The “Strap Set” convenes at Rhyis’s (Amin Joseph) home to unwind a bit. Rhyis is a gracious host, until a lapse in judgment on Khalil’s (Maurice Whitfield) part tests his patience. After the situation is rectified, Rhyis and Zho (Tracey Dukes) discuss more serious matters. Later on, Ox (Chyna McCoy) summons Rhyis’s to a rooftop meeting. Ox gives Rhyis a simple ultimatum that might prove costly for the “Strap Set” if they fail to heed it.
The title for the season finale of Touye Pwen is the literal English translation for that of the show itself: Kill Point. It brings all the members of the “Strap Set” together, adding a few more layers and quirks to certain key characters. It also proves to be a rather literal exploration of their weaknesses. Seemingly infallible characters reveal weaknesses that could prove fatal if exploited by the enemy.
With each episode, Zho increasingly seems like a pawn on a giant chessboard. He is manipulated by both players. Detective Ash treats him like an expendable asset. Rhyis shows him something that resembles actual love, yet still coldly reminds him of the debt he owes. Zho is a man who struggles between a rock and a hard place, having no semblance of control over his predicament. As things stand, I think he’d be better off throwing his cards in with the Strap Set, as detective Ash seems exceedingly unstable. My gut tells me he’s headed for a fall.
Khalil continues to undergo minor character alterations with every appearance he makes. In the “The Strap Set,” he was the stoic face of Black Hand style organization. In “Ties that Bind” he was reduced to tears when in the presence of his biological father. That was his first sign of weakness. In “Kill Point” he reveals yet another: Bad judgment in regards to extracurricular activities. He is subsequently scolded by Rhyis, who immediately puts him in his place. This is the second time where Khalil’s authoritative presence is diminished by that of another.

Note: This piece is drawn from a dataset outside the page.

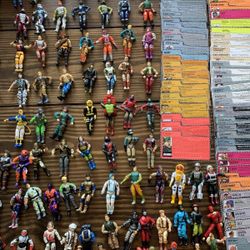 Collector seeking vintage old GI Joe toys 1960s 70s 80s dolls action figures accessories g.i. Joes toy figure collector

The scene is reminiscent of the one from Goodfellas in which the members of the Vario crew showed up to a Christmas party with extravagant purchases not soon after pulling off the infamous Lufthansa heist. Jimmy Conway (Robert De Niro) gave them all strict orders against making any purchases after the heist, and became irate upon seeing their disobedience. He doesn’t hesitate to embarrass them publicly. Rhyis doesn’t make as much of scene, allowing Khalil to save face. He also tempers his angry outburst with a reassurance of brotherly love.
The scene in Goodfellas alternates between feelings of hilarity and discomfort. As De Niro’s voice rises, the soundtrack diminishes, showing all eyes and ears in the room to be trained on his public admonishment of an underling. He does the exact same thing to Carbone in the next moment, only then it’s played for laughs. In classic Touye Pwen fashion, Rhyis’s admonishment is delivered in a near whisper tone.
In the episodes second half, Ox and Rhyis have a heart to heart talk on a rooftop. Ox demands that Zho be made to answer for his transgressions. He starts by telling Rhyis a story that reminds me of the one Pheobe Cates tells Zack Galligan in Gremlins. That may sound like an oddball comparison, until one takes a closer look at each story. The one in “Kill Point” is meant to be deadly serious and plays as such, remaining in perfect fidelity with the tone of the scene. The one in Gremlins, adds an even darker shade to an already sadistic kids film. It inspires uneasy laughter in the viewer because of how grisly and heavy handed it is.
That Ox reveals this story to a rival is, in a sense, a show of weakness on his part. As he himself says, this bit of business with the Strap Set is personal. As any number of gangster films have shown, revenge is a dish best served cold. Even the most heartfelt matters should be handled as business. Ox seems to be forgetting that old adage. To punctuate that fact, he lets out a DMX style growl at the end of his rant. This growl instantly inspired me to laughter upon hearing it. Never missing a beat, R.L. Scott allows Rhyis to react the exact same way. The timing is perfect.
This first season of Touye Pwen has been both a dissection of the criminal mind and an ongoing study of a group of characters. Though it has definite similarities to any number of undercover cop dramas, it bears little resemblance to any of them. R.L. Scott has guided this ship with a steady and sure hand since the first episode. His actors and actresses have been loyal and valued crew members who’ve helped to make sure that his vision stays on course. I actually feel slightly annoyed that this season is already over. It seemed to just be hitting its stride.